## TAREA DEL EJERCICIO A
Resume en dos oraciones el fragmento sobre el hospedaje en Bluefields.

╭─ FRAGMENTO DE PÁGINA

Está en Bluefields, Costa Caribe nicaragüense. Nada más llegar a puerto desde El Rama. A mano derecha, entre un pequeño cafetín y un puesto de fruta, hay una entrada angosta con el suelo de barro y olor a agua podrida. Da inicio a un estrecho corredor por donde es posible avanzar abriéndose paso entre láminas de zinc desbaratadas. Al fondo se vislumbran unas verjas oscuras. Hay alguien viendo la televisión tras ellas. Está de espaldas a nosotros, tirado sobre una hamaca, con el mando a distancia apuntando a un pequeño televisor colgado del techo. Llamamos:

– Hola, ¿Tienen habitaciones?

– Sí- dice una voz desde la hamaca. Es femenina, aunque grave.

– ¿Cuánto vale la noche?

– 50 córdobas- dice la voz sin volverse de su lugar

– ¿Puede enseñárnosla?

– Hmphffff- emite un quejido al tener que levantarse

Nos encontramos ante una señora gruesa, vestida con un pijama o chándal algo sucio. La barriga se le desborda de la cintura. El pelo desgreñado apenas deja ver sus pequeños ojos negros. Nos invita a pasar, sin decir nada. Recoge las llaves de una mesita y se dispone a subir unas escaleras de madera. Ascendemos tras ella, con cuidado de no tropezar con los peldaños. El piso superior es un estrecho corredor de madera vieja pintado de azul chicha. Pasamos apretados entre las paredes siguiendo el trasero de la voluptuosa ama de llaves.

El pasillo hace algunos recodos abruptos en el camino hacia nuestra habitación. El ambiente es angustioso: hace calor, mucho calor. Pareciera que el pasadizo no se hubiese ventilado en años. De una de las puertas escapa un extraño hedor: debe ser el baño. Afortunadamente para mí, pienso, puedo mear en la calle. Mi acompañante, Paula, quien realiza conmigo el viaje hacia Corn Island, no tiene la misma posibilidad. Tras un buen número de giros llegamos a nuestra habitación: es la última del segundo piso. Mejor dicho, la última «bis». El final del corredor es una pared de madera en forma de V hacia adentro con dos puertas que confluyen en el vértice. Dos grandes candados las custodian. Parecieran celdas de aislamiento de cualquier prisión, o algo peor. La de la izquierda son nuestros aposentos.

Traspasamos el inquietante umbral. La habitación es un cuadrado casi perfecto. No es tan pequeña como la imaginaba, pero la atmósfera producida por el aire viciado produce un sofoco que disminuye sus dimensiones. No tiene ventanas, ni una. Sospecho que los habitáculos vecinos tampoco. El techo es del mismo zinc raído que el pasadizo antesala del hospedaje. Tan sólo hay dos muebles: una pequeña mesa de madera, pintada también del extraño color azul, y un viejo camastro con un colchón al que le suenan las entrañas como a un coche roto. Por supuesto, no tiene sábanas. La almohada es mejor ni mirarla. Está algo más oscura de lo deseado.

╰─
╭─ ENTRADAS DADAS

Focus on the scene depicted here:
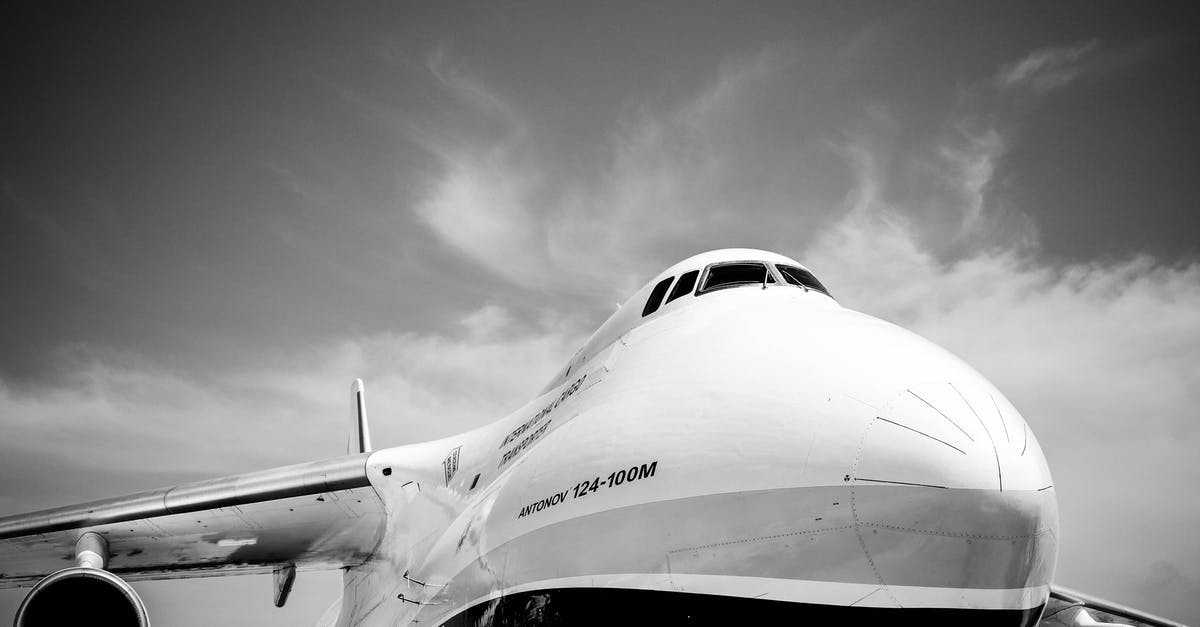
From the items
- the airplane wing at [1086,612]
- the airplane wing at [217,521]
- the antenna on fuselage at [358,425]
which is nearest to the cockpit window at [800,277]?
the airplane wing at [217,521]

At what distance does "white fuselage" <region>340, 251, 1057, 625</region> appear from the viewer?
2.46 m

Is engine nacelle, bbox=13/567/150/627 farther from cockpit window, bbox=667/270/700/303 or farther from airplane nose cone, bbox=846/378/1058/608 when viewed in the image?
airplane nose cone, bbox=846/378/1058/608

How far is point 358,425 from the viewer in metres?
16.6

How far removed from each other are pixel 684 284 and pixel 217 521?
22.9 ft

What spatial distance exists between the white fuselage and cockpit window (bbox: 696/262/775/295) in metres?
0.63

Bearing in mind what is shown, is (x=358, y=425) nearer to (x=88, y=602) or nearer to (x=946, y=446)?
(x=88, y=602)

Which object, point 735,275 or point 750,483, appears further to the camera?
point 735,275

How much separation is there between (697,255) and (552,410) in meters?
1.65

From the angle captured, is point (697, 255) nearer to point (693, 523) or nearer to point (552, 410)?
point (552, 410)

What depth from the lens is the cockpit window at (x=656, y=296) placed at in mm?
5121

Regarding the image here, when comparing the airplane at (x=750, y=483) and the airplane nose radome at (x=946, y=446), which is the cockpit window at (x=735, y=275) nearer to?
the airplane at (x=750, y=483)

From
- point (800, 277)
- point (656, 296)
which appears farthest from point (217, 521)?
point (800, 277)

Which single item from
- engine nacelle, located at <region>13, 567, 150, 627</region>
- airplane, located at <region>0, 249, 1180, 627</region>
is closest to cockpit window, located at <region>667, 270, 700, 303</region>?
airplane, located at <region>0, 249, 1180, 627</region>

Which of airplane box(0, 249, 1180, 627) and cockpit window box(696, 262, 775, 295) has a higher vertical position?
cockpit window box(696, 262, 775, 295)
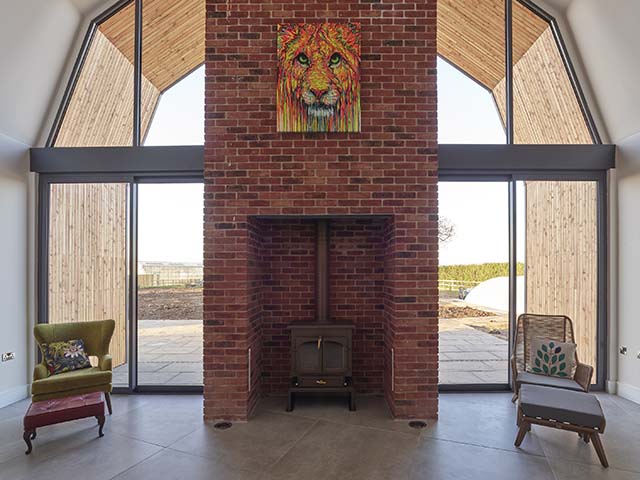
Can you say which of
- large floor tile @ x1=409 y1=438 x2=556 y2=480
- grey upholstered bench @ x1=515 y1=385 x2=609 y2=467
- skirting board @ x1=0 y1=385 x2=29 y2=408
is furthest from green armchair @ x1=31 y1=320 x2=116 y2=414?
grey upholstered bench @ x1=515 y1=385 x2=609 y2=467

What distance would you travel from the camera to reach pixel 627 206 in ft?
15.1

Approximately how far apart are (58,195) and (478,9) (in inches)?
229

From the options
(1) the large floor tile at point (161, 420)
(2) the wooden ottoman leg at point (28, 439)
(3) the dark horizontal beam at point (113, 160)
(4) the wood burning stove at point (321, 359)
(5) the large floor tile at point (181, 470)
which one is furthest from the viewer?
(3) the dark horizontal beam at point (113, 160)

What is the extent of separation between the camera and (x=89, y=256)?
15.9 ft

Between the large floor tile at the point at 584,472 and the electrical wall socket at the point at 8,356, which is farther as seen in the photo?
the electrical wall socket at the point at 8,356

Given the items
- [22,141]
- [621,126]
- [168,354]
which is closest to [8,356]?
[168,354]

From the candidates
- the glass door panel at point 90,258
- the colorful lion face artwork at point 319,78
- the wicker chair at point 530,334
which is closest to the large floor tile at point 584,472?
the wicker chair at point 530,334

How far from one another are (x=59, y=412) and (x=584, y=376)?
16.2ft

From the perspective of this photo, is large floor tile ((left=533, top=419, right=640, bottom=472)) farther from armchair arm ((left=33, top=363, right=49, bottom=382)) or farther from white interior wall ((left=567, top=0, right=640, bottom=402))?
armchair arm ((left=33, top=363, right=49, bottom=382))

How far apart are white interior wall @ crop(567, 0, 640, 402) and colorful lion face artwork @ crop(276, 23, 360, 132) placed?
2751 mm

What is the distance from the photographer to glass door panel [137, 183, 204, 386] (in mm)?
4840

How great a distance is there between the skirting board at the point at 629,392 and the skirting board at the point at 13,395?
691 centimetres

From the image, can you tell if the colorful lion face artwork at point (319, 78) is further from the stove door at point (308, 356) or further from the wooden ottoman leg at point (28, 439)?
the wooden ottoman leg at point (28, 439)

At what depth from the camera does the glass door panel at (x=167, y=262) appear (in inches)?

╰─

## TAREA DEL EJERCICIO B
Filtra las entradas de arriba y copia cada línea que contenga la palabra "white".

## RESPUESTA ESCRITA A
En Bluefields, en la Costa Caribe nicaragüense, una señora tumbada en una hamaca ofrece habitaciones a 50 córdobas la noche y conduce a quienes llegan por un corredor estrecho, caluroso y sin ventilación. La habitación, la última del segundo piso, no tiene ventanas y solo cuenta con una pequeña mesa de madera y un viejo camastro sin sábanas.

## RESPUESTA ESCRITA B
At what distance does "white fuselage" <region>340, 251, 1057, 625</region> appear from the viewer?
What spatial distance exists between the white fuselage and cockpit window (bbox: 696/262/775/295) in metres?
From the perspective of this photo, is large floor tile ((left=533, top=419, right=640, bottom=472)) farther from armchair arm ((left=33, top=363, right=49, bottom=382)) or farther from white interior wall ((left=567, top=0, right=640, bottom=402))?
How far apart are white interior wall @ crop(567, 0, 640, 402) and colorful lion face artwork @ crop(276, 23, 360, 132) placed?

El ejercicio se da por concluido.